O'Boyle v. J.C.A. Corp.

538 A.2d 915, 372 Pa. Super. 1, 1988 Pa. Super. LEXIS 746
CourtSupreme Court of Pennsylvania
DecidedMarch 10, 1988
Docket1409, 1410
StatusPublished
Cited by15 cases

This text of 538 A.2d 915 (O'Boyle v. J.C.A. Corp.) is published on Counsel Stack Legal Research, covering Supreme Court of Pennsylvania primary law. Counsel Stack provides free access to over 12 million legal documents including statutes, case law, regulations, and constitutions.

Bluebook
O'Boyle v. J.C.A. Corp., 538 A.2d 915, 372 Pa. Super. 1, 1988 Pa. Super. LEXIS 746 (Pa. 1988).

Opinion

WIEAND, Judge:

Harry O’Boyle was employed as foreman by Robert G. Hoffer Company, the structural concrete subcontractor on the River’s Edge project in Philadelphia. He was injured when a masonry wall, which had been built by another subcontractor, collapsed and caused him to fall. O’Boyle filed common-law tort actions against various parties involved in the project, and these actions were consolidated for trial. Prior to trial, however, one of the defendants, L.F. Driscoll Company (Driscoll), moved for the entry of summary judgment on grounds that it was a statutory employer and, therefore, immune from common-law tort *3 liability by virtue of Section 203 of the Workmen’s Compensation Law of June 2, 1915, as amended, 77 P.S. § 52. 1 The trial court agreed and dismissed Driscoll from the action. O’Boyle appealed.

On review of an order granting summary judgment, an appellate court needs to determine only whether there is a genuine issue of triable fact. Bowman v. Sears, Roebuck and Co., 245 Pa.Super. 530, 369 A.2d 754 (1976). The granting of the summary judgment can be sustained only if the pleadings, depositions, answers to interrogatories and admissions plus any affidavits show that there is no genuine issue as to a material fact and that the moving party is entitled to a judgment as a matter of law. Jeffries v. McCague, 242 Pa.Super. 76, 363 A.2d 1167 (1976).

Doverspike v. Chambers, 357 Pa.Super. 539, 542-543, 516 A.2d 392, 394 (1986).

A statutory employer’s immunity from tort liability was explained by this Court in Cranshaw Construction, Inc. v.

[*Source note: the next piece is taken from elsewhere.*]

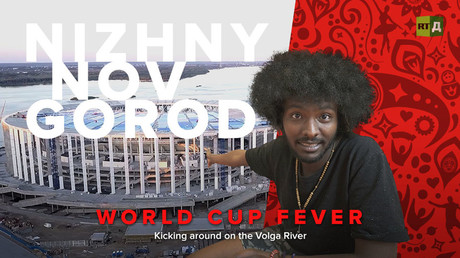 World Cup Fever: Nizny Novgorod. Kicking around on the Volga River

Ghrist, 290 Pa.Super. 286, 434 A.2d 756 (1981), as follows:

‘[I]n negligence cases, the general contractor has the full immunity from suit by the employee of a subcontractor which an immediate employer would have. He is the statutory employer and is the injured employe’s employer for negligence immunity purposes and is secondarily liable for compensation even though the immediate employer or some other intermediate subcontractor ... is insured and responds fully on the injured employe’s claim. The reason for this difference cannot be found in the language of the statute, but the rationale must be that, since the general contractor remains statutorily liable, although only in a reserve status, in return for this he has the statutory employer’s immunity from statutory employe negligence suits in all events.’

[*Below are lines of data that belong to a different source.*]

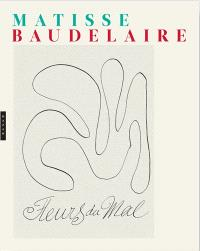 Les fleurs du mal : Matisse, Baudelaire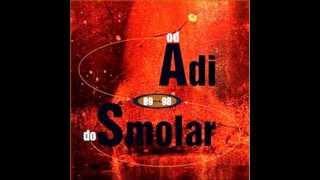 Adi Smolar (Od A do S) - Grobar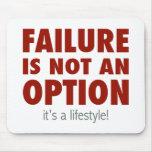 El fracaso no es una opción (es una forma de vida! alfombrillas de ratones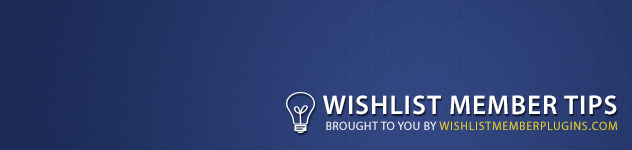 Wishlist Member Tips
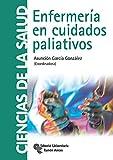 Enfermería en cuidados paliativos (Manuales)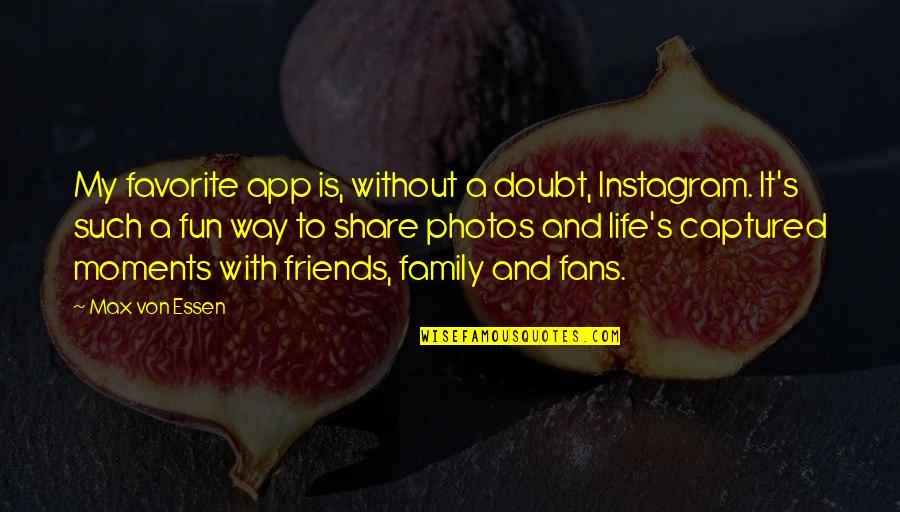 Fun Best Friends Quotes By Max Von Essen: My favorite app is, without a doubt, Instagram.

Id., 290 Pa.Superior Ct. at 291, 434 A.2d at 758, quoting Barbieri, Pennsylvania Workmen’s Compensation & Occupational Disease, Vol. 1, § 4.09(3) (1975).

*4 Section 203 of the Workmen’s Compensation Act sets forth the requirements for statutory employer status as follows:

An employer who permits the entry upon premises occupied by him or under his control of a laborer or an assistant hired by an employe or contractor, for the performance upon such premises of a part of the employer’s regular business entrusted to such employe or contractor, shall be liable to such laborer or assistant in the same manner and to the same extent as to his own employe.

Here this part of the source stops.